→ **Extrait choisi**
____

Le commissaire colonel Thomas et le commissariat en général ont eu enfin un rôle fort important à jouer dans la construction de la nouvelle base de Rochefort dont la conception architecturale est assez révolutionnaire (cf. Air Actualité, n° 311).

Des enquêtes d'opinion ont été réalisées de telle sorte que les élèves de la base école ont pu formuler leurs souhaits et jugements. Le commissaire Thomas s'est efforcé de susciter une animation permanente, demandant une participation active des élèves et les mettant à même de réaliser leurs vœux. Ici, la concertation se traduit par des faits ! Directement géré par le commissaire de la base, un immense centre d'animation socio-culturelle fournit aux élèves des prestations de service telles que blanchisserie, banques, salons de coiffure, terminal de réservations et places S.N.C.F., auditoriums de musique.

La déconcentration à l'échelon des bases implique une première déconcentration au niveau des régions aériennes. «Le directeur du commissariat d'une région aérienne, précise le commissaire général Arin, se voit successivement métamorphosé en manager de l'administration, en ordonnateur de dépenses, en conseiller juridique traitant des problèmes du contentieux. »

Ces différentes mutations supposent 'non seulement une parfaite maîtrise de chacun des dossiers examinés mais aussi la faculté de rapidement s'adapter à des sujets hétéroclites.

L'administrateur établit les besoins en crédits de la région aérienne; ceux- ci étant alloués sont ensuite répartis entre les bases. Après vérification, il donne enfin ordre au trésorier-payeur général de payer les dépenses. En fait, les ressources mises à la disposition du général commandant la région aérienne au titre des budgets de fonctionnement, de l'alimentation et de l'équipement des bases aériennes sont des masses globales devant être réparties entre les unités. En outre, la Direction régionale du commissariat passe pour le compte des bases des marchés d'approvisionnement en denrées alimentaires : si bien que les services du commissariat régional ont depuis peu de temps pris en charge la prospection, la négociation, la passation de conventions avec les fournisseurs.

« Le juriste », lui, étudie les dossiers relatifs aux réparations civiles notamment les dommages causés par les militaires ou aux militaires. Le nombre des accidents de la route laisse imaginer la quantité des affaires devant être étudiées !

« Le conseiller » est pour le commandement le garant du respect du bon droit. Le « vérificateur» veille au bon fonctionnement des opérations ayant une incidence financière. Seule une organisation rationnelle permet d'éviter les gaspillages. Quant au « manager de l'administration», il participe à l'élaboration et à l'application de la réglementation. Prenant ainsi conscience de la réalité des textes en vigueur, le commissaire ne peut être qu'un anti-technocrate et un anti- bureaucrate.

____

→ **Travail demandé**
1. D'après l'extrait choisi, qu'est-ce que le commissaire de la base gère directement ?
2. Expliquez, en vous appuyant sur l'extrait choisi, pourquoi le commissaire ne peut être qu'un anti-technocrate et un anti-bureaucrate.
3. Traduisez en anglais cette phrase de l'extrait choisi : « Des enquêtes d'opinion ont été réalisées de telle sorte que les élèves de la base école ont pu formuler leurs souhaits et jugements. »

→ **Données recueillies**
____

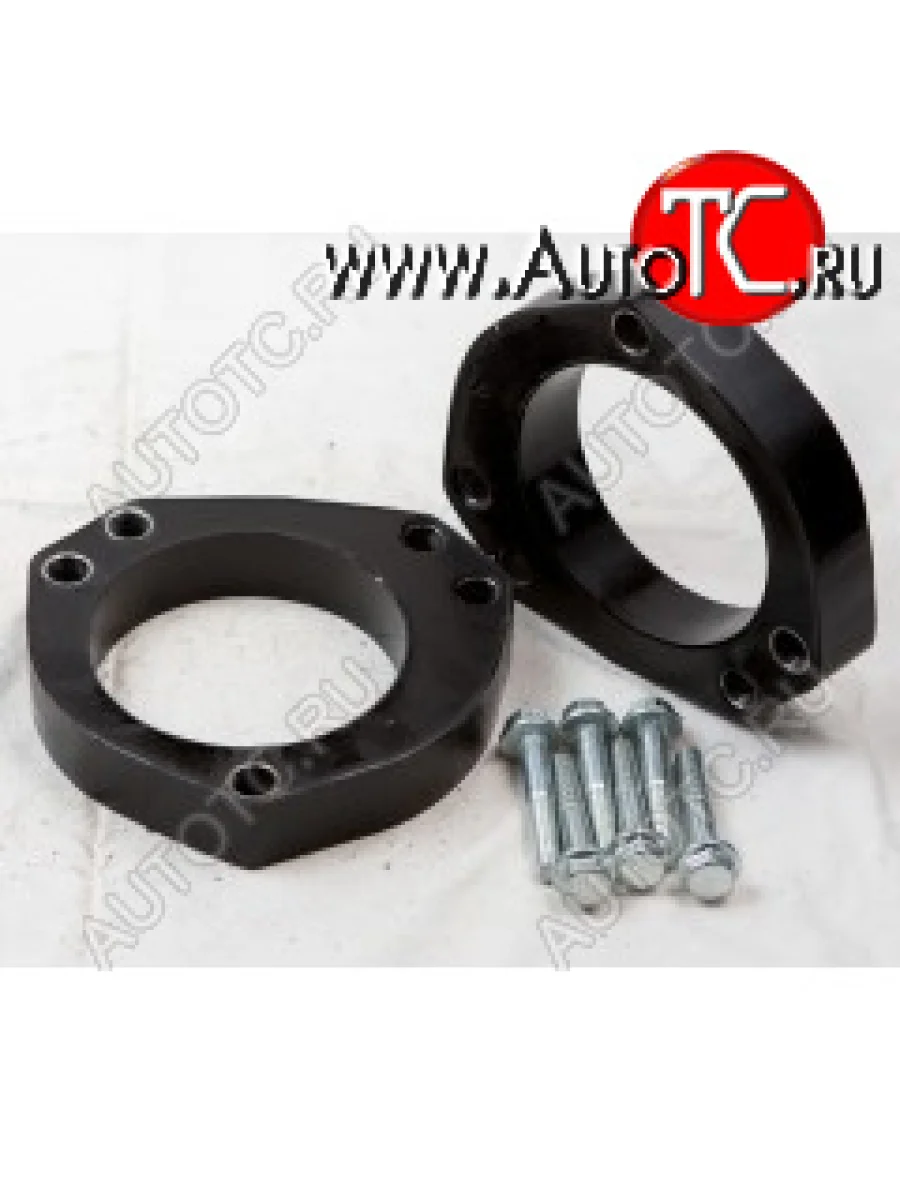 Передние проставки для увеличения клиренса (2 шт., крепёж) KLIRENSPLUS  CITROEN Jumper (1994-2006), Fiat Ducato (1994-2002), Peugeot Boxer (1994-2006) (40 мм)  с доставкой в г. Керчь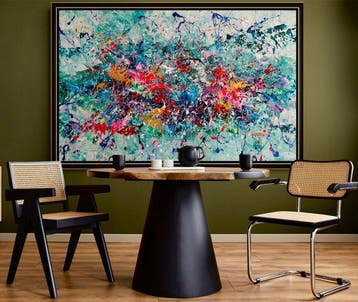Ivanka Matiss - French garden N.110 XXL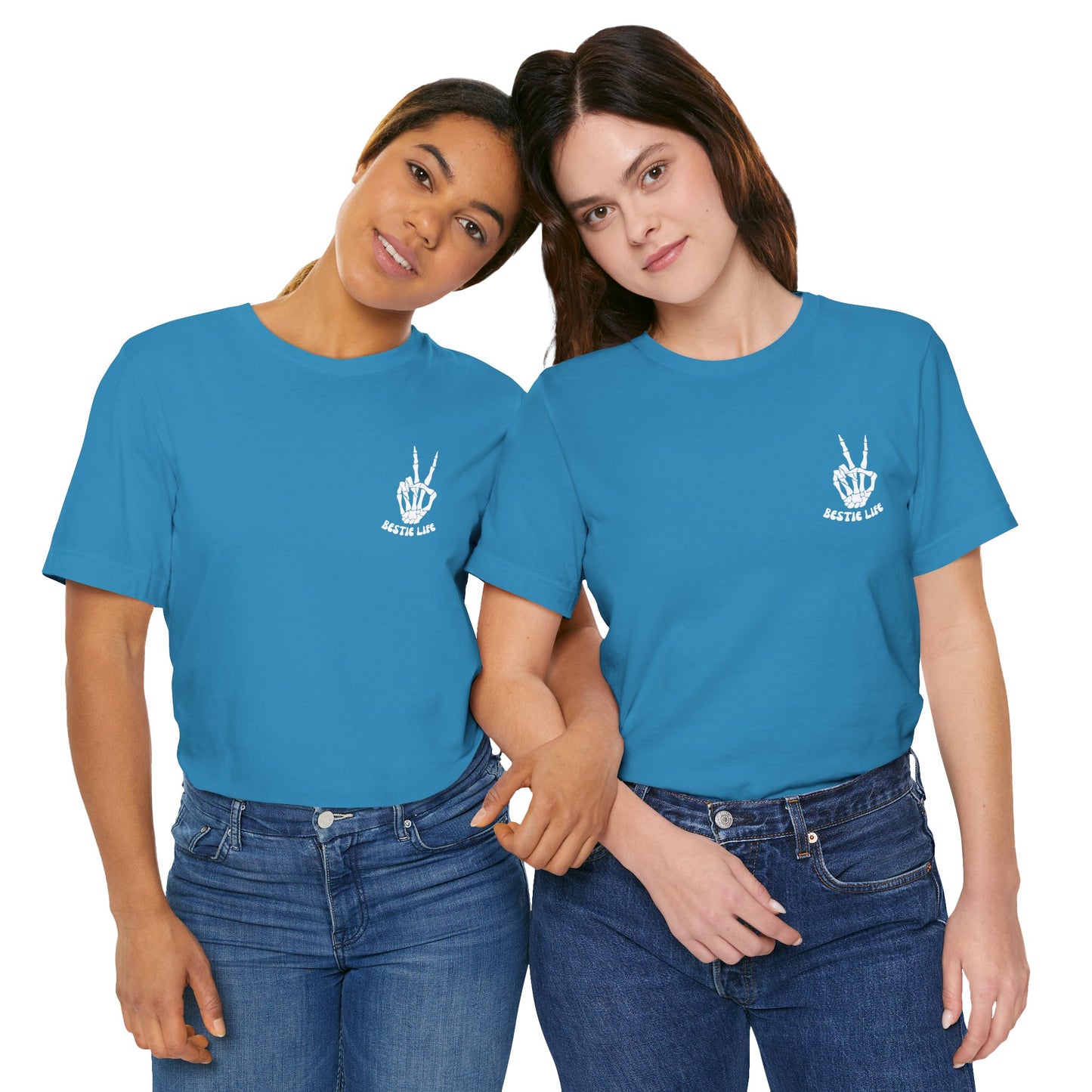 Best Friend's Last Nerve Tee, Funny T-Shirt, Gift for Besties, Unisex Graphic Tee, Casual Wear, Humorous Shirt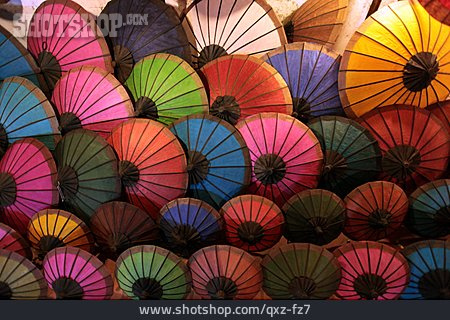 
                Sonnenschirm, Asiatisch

____

→ **Réponses rédigées**
1. Il gère directement un immense centre d'animation socio-culturelle.

2. En tant que « manager de l'administration », il participe à l'élaboration et à l'application de la réglementation. Il prend ainsi conscience de la réalité des textes en vigueur.

3. Opinion surveys were conducted so that the students at the training base were able to express their wishes and judgments.